▶ [Given exercise]:
Output everything from the line containing "Looking at the" down to the end of the records as a numbered list. Skip blank lines and leave the pictures out.

--- Start Data records ---

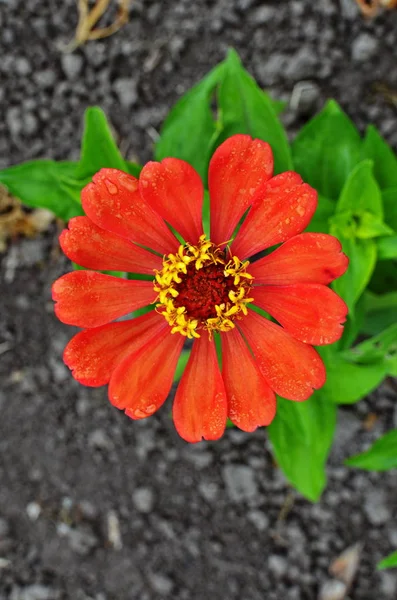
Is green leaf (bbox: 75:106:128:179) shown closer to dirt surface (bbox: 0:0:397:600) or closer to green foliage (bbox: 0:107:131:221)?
green foliage (bbox: 0:107:131:221)

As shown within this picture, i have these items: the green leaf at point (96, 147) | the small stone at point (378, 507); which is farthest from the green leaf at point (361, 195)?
the small stone at point (378, 507)

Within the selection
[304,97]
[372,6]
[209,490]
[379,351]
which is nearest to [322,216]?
[379,351]

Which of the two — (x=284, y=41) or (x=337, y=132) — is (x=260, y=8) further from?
(x=337, y=132)

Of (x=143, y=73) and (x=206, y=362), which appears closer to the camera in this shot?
(x=206, y=362)

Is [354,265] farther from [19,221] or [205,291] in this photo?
[19,221]

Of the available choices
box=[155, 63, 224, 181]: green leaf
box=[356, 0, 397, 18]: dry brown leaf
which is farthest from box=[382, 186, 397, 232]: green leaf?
box=[356, 0, 397, 18]: dry brown leaf

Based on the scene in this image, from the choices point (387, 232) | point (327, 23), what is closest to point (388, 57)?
point (327, 23)
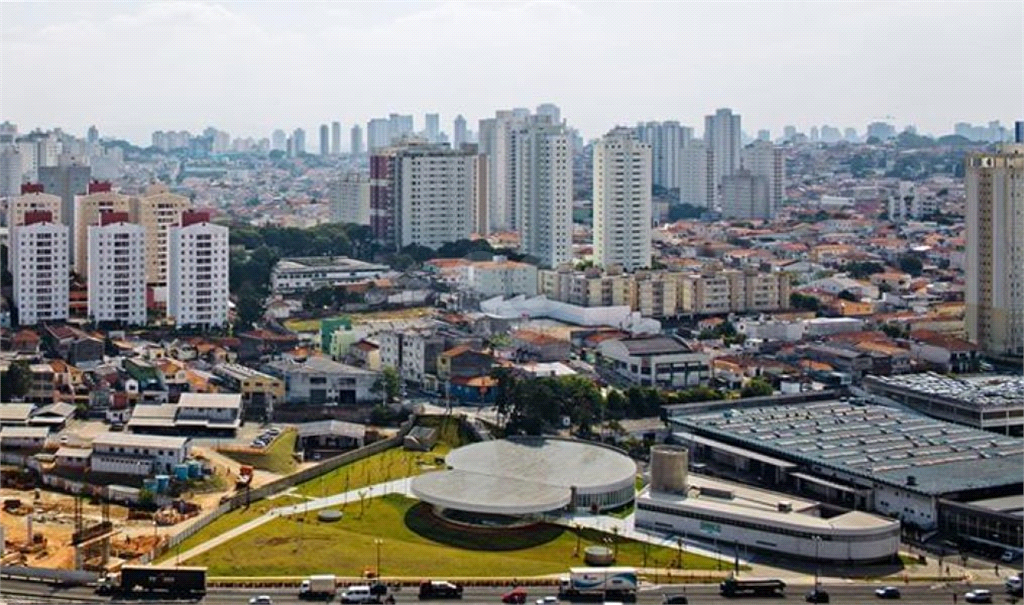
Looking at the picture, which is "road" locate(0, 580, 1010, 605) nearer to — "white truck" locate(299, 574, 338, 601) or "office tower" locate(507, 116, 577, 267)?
"white truck" locate(299, 574, 338, 601)

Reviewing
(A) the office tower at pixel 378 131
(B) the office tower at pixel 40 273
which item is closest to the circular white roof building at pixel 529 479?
(B) the office tower at pixel 40 273

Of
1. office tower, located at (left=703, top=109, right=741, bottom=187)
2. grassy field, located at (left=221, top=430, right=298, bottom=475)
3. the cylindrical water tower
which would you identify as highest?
office tower, located at (left=703, top=109, right=741, bottom=187)

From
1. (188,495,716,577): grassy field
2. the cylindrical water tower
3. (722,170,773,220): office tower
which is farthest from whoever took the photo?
(722,170,773,220): office tower

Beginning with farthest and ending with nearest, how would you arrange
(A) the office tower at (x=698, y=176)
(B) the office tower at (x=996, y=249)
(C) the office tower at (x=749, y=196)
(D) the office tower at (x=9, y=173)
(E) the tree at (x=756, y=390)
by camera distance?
(A) the office tower at (x=698, y=176), (C) the office tower at (x=749, y=196), (D) the office tower at (x=9, y=173), (B) the office tower at (x=996, y=249), (E) the tree at (x=756, y=390)

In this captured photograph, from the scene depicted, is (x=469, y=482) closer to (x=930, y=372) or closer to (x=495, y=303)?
(x=930, y=372)

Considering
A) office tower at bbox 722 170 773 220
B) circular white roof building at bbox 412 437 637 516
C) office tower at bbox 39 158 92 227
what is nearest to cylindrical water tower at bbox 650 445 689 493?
circular white roof building at bbox 412 437 637 516

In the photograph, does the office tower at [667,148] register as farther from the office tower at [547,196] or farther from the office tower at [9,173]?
the office tower at [9,173]

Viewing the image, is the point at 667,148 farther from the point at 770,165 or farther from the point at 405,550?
the point at 405,550
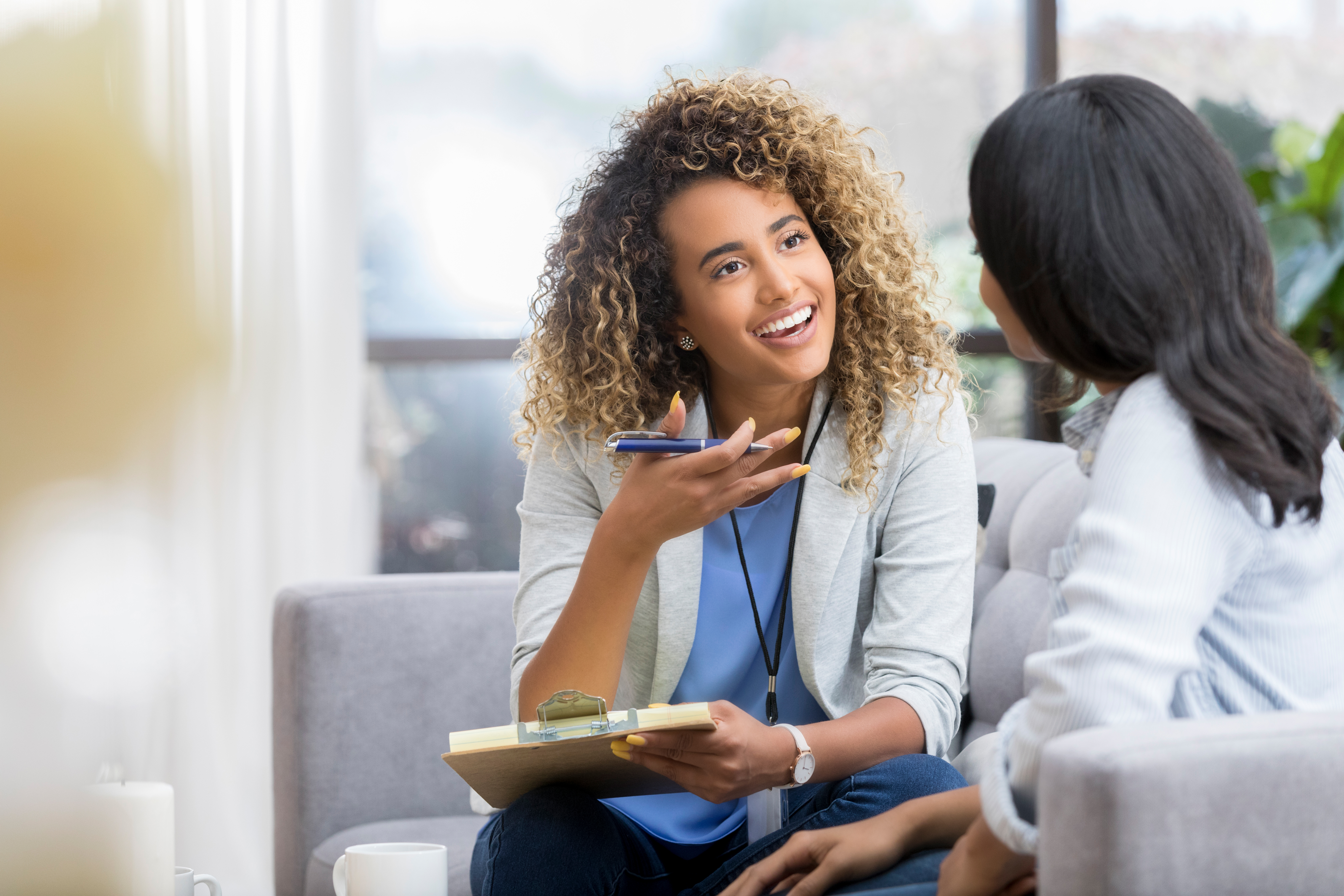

--- End Data records ---

▶ [Response]:
1. Looking at the picture, which is "road" locate(0, 580, 1010, 605) nearer to — "white truck" locate(299, 574, 338, 601) or "office tower" locate(507, 116, 577, 267)?
2. "white truck" locate(299, 574, 338, 601)
3. Reviewing
4. (A) the office tower at pixel 378 131
5. (B) the office tower at pixel 40 273
6. which item is closest to the circular white roof building at pixel 529 479?
7. (B) the office tower at pixel 40 273
8. Of
9. 1. office tower, located at (left=703, top=109, right=741, bottom=187)
10. 2. grassy field, located at (left=221, top=430, right=298, bottom=475)
11. 3. the cylindrical water tower
12. which would you identify as highest?
13. office tower, located at (left=703, top=109, right=741, bottom=187)
14. From
15. 1. (188,495,716,577): grassy field
16. 2. the cylindrical water tower
17. 3. (722,170,773,220): office tower
18. which is farthest from whoever took the photo?
19. (722,170,773,220): office tower
20. Beginning with farthest and ending with nearest, how would you arrange
21. (A) the office tower at (x=698, y=176)
22. (B) the office tower at (x=996, y=249)
23. (C) the office tower at (x=749, y=196)
24. (D) the office tower at (x=9, y=173)
25. (E) the tree at (x=756, y=390)
26. by camera distance?
27. (A) the office tower at (x=698, y=176), (C) the office tower at (x=749, y=196), (D) the office tower at (x=9, y=173), (B) the office tower at (x=996, y=249), (E) the tree at (x=756, y=390)
28. In this captured photograph, from the scene depicted, is (x=469, y=482) closer to (x=930, y=372) or closer to (x=495, y=303)?
29. (x=930, y=372)
30. Considering
31. A) office tower at bbox 722 170 773 220
32. B) circular white roof building at bbox 412 437 637 516
33. C) office tower at bbox 39 158 92 227
34. what is nearest to cylindrical water tower at bbox 650 445 689 493?
35. circular white roof building at bbox 412 437 637 516
36. In the photograph, does the office tower at [667,148] register as farther from the office tower at [547,196] or farther from the office tower at [9,173]?
37. the office tower at [9,173]
38. Viewing the image, is the point at 667,148 farther from the point at 770,165 or farther from the point at 405,550?
39. the point at 405,550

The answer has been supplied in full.